Quickly I grab up the clusters of loose brain and toss them into the trash as well. The three slugs, tinged with blood, go into a Ziploc baggie, which I put, for the time being, in my milk crate. Since the boy is already facedown, I decide to leave him that way as I begin my cuts, sawing first through his neck to decapitate what is left of his head, and then through the limbs at his major joints—separating humeri from scapulaes, femurs from os coxae. The femurs are the worst of my cuts, for to get at the meaty tendons and head bone of his leg joints, I have to remove the lad’s pants and boxers, then pass the saw back and forth beside the soft limp skin of his testicles. It isn’t that I feel bad for the little gangster-wannabe cocksucker, but I can just imagine somebody cutting into my ball sack with the jagged, dulling blade of a handsaw and that sucks. This is the kind of shit they should put on anti-gang posters.
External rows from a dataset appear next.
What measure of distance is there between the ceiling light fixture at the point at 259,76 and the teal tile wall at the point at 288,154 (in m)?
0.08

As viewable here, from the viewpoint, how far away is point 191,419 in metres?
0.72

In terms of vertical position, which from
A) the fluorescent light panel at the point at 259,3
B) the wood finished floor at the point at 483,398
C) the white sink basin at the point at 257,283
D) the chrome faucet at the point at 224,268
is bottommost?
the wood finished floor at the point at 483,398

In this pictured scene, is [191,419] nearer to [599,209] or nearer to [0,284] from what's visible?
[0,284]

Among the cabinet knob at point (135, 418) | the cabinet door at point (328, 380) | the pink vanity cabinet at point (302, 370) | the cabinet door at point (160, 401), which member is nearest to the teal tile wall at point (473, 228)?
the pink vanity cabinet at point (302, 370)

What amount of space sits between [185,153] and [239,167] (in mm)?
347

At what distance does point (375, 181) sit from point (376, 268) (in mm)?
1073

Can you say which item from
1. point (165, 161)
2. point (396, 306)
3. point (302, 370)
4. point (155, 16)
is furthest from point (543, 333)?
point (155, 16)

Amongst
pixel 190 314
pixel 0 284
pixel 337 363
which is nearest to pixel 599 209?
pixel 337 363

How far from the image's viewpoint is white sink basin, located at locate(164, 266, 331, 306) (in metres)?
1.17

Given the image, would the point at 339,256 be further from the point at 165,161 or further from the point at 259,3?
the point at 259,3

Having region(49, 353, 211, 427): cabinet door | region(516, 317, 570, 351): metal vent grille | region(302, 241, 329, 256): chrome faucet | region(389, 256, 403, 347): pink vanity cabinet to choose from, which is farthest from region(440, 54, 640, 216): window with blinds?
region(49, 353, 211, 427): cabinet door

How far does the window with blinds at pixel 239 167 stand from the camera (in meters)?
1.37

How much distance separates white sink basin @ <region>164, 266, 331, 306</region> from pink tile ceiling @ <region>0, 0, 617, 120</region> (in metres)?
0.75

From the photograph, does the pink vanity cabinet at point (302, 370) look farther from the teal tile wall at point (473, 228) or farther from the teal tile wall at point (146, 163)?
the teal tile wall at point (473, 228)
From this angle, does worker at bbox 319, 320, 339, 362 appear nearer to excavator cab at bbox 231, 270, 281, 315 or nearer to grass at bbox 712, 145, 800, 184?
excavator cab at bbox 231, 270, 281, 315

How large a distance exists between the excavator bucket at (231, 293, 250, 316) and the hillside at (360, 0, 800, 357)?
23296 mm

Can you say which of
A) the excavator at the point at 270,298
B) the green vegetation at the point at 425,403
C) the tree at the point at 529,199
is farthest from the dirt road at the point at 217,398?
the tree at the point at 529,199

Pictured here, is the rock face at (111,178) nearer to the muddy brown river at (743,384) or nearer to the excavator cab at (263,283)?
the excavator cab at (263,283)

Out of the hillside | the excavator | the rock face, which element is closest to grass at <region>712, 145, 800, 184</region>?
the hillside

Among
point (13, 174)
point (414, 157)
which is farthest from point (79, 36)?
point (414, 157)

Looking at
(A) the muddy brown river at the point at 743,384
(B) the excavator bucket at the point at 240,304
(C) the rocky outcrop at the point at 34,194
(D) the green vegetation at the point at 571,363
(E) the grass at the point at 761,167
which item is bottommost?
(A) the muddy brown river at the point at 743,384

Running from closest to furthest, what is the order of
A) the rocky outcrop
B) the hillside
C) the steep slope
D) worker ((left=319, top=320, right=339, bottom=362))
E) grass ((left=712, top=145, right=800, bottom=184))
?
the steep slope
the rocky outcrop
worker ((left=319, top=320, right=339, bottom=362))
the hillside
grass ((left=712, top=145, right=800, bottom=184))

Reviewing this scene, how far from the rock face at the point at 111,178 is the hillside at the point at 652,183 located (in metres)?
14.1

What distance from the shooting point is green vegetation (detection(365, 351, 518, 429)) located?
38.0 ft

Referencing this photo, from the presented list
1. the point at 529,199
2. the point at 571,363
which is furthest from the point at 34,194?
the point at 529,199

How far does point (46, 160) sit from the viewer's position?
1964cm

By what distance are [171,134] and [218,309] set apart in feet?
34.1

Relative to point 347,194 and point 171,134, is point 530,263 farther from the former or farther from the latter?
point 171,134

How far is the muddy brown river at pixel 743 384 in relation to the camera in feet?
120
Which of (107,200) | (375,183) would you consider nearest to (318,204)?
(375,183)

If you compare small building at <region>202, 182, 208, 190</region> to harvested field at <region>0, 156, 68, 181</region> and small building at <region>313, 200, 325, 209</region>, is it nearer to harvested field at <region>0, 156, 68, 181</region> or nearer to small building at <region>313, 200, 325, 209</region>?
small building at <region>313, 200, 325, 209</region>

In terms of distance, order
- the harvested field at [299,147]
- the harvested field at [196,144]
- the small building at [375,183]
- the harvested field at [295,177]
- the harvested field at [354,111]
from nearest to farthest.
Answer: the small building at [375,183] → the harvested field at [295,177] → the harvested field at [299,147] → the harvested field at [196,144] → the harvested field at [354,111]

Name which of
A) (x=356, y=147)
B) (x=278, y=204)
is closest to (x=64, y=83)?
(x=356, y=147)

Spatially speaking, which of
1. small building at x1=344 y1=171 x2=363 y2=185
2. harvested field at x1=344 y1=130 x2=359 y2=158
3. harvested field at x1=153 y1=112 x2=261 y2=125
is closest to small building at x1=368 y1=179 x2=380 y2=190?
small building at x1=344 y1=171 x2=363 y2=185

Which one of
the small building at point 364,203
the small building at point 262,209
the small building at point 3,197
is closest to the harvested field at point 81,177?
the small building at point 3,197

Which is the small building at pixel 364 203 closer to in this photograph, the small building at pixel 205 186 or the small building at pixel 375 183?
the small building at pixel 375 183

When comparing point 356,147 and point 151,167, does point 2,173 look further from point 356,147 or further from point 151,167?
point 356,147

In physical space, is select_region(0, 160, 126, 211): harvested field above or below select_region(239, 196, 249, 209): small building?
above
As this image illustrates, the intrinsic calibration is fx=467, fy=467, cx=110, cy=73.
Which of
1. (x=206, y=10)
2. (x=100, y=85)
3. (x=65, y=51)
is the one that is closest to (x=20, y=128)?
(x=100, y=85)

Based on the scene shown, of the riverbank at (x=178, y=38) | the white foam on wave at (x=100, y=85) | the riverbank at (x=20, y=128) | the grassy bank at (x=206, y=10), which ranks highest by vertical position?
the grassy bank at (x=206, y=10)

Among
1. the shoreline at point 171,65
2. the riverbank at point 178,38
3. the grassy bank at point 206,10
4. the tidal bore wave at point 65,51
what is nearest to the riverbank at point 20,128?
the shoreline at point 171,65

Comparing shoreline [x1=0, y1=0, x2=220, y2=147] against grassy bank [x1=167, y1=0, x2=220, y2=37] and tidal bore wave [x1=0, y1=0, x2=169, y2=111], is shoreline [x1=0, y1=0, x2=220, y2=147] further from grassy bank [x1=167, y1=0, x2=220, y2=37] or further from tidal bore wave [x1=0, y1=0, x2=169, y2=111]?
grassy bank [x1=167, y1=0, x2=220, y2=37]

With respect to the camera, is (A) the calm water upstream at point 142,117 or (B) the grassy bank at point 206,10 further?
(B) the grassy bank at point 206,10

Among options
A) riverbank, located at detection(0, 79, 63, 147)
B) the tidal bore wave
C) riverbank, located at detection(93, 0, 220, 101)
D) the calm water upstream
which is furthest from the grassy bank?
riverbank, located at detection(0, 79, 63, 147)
My only real dilemma comes from the torso itself. It is considerably larger than all the extremities, and I don’t know what size pieces my employers are expecting. Intact, it will necessitate its own trash bag, but cutting across the abdomen will take up some serious time, and judging by the color of night seeping in through the crack beneath the main garage door, it isn’t the kind of time I have. Besides, there is still much to complete. I’ve dallied too much with my “forensic examinations,” and now morning and its problems are bearing down. Fuck it, the torso stays, I decide, and stuff it into a new trash bag. If they don’t like it, they’ll probably kill me.